My research investigates the coordination between cell proliferation and differentiation using C. elegans germline stem cells (GSCs) as a paradigm. Research areas: Role of microRNAs in maintaining adult GSC homeostasis and buffering noise in the underlying gene regulatory network; Non-apoptotic roles of programmed cell death regulators during cellular growth, proliferation, and reprogramming.
I participate in and support several different research projects within the lab while managing the day to day running of the lab.

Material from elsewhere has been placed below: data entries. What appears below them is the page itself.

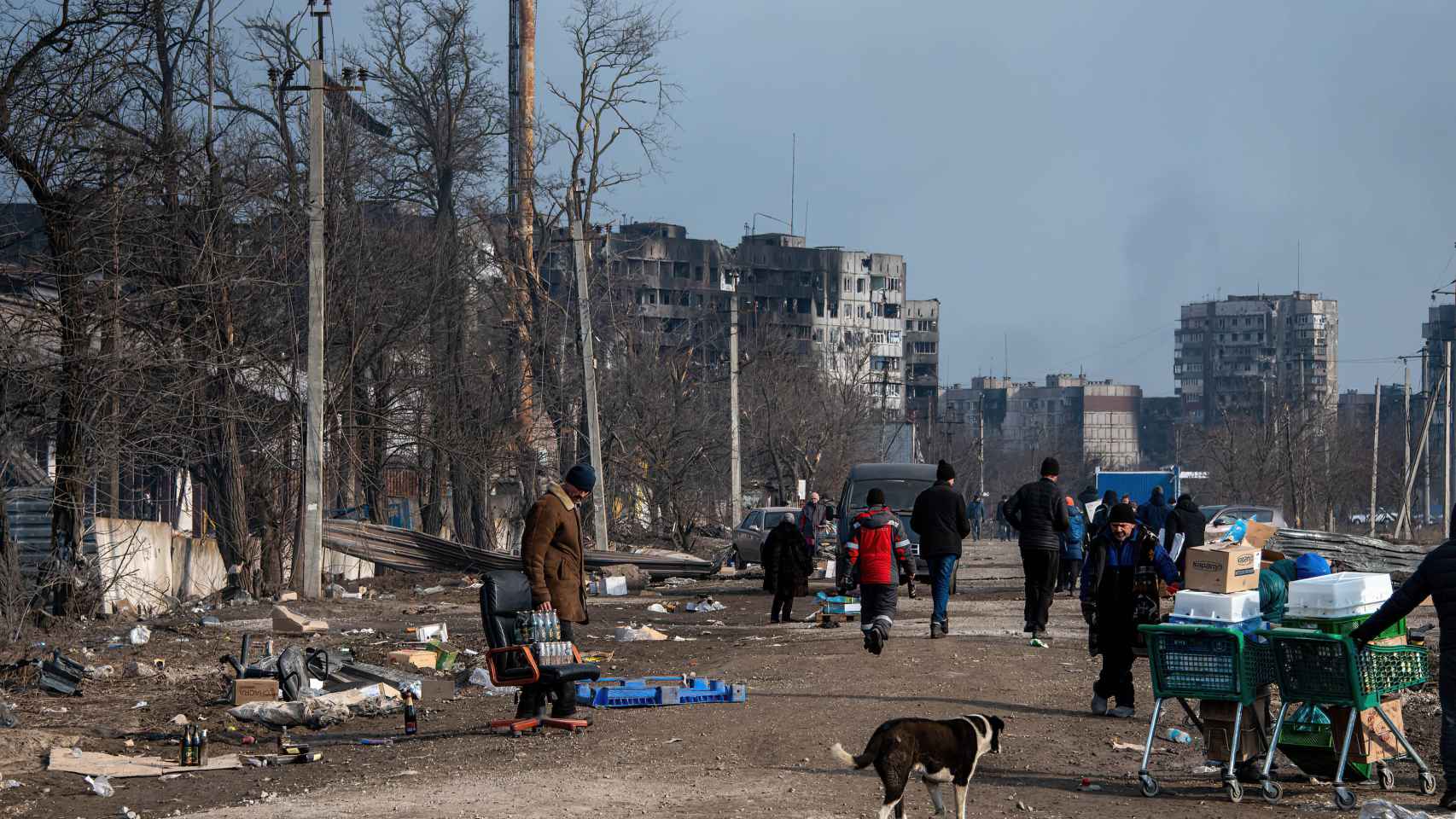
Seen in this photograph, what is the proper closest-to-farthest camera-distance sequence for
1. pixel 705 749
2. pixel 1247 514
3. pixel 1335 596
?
pixel 1335 596, pixel 705 749, pixel 1247 514

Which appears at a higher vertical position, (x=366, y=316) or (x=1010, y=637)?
(x=366, y=316)

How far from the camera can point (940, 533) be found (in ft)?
57.8

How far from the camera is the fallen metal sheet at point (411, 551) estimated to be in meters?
29.5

I study questions of cell fate, with cell death being one of those possible fates. I am researching the role of PINK-1, a mitochondrial kinase, in apoptosis, as pink-1 mutants show a decrease in programmed cell death. I am also studying endoderm cell fate by examining the factors necessary to reprogram an already differentiated cell into a morphological gut cell and by examining possible connections between stress response and endoderm development.
I’m interested in understanding how environmental stress is translated into epigenetic information which can potentially be transmitted transgenerationally and regulate developmental plasticity. I’m also investigating variation in behavioral responses exists among C. elegans wild isolates.
My research focus is on gain-of-function screening in C. elegans. This screening is based on the Mos1 transposon and further combined with various inducible systems, including optogenetic, QF/QS, and the Gal4 system. The gain-of-function screening will be applied to studies in trans-organogenesis and longevity.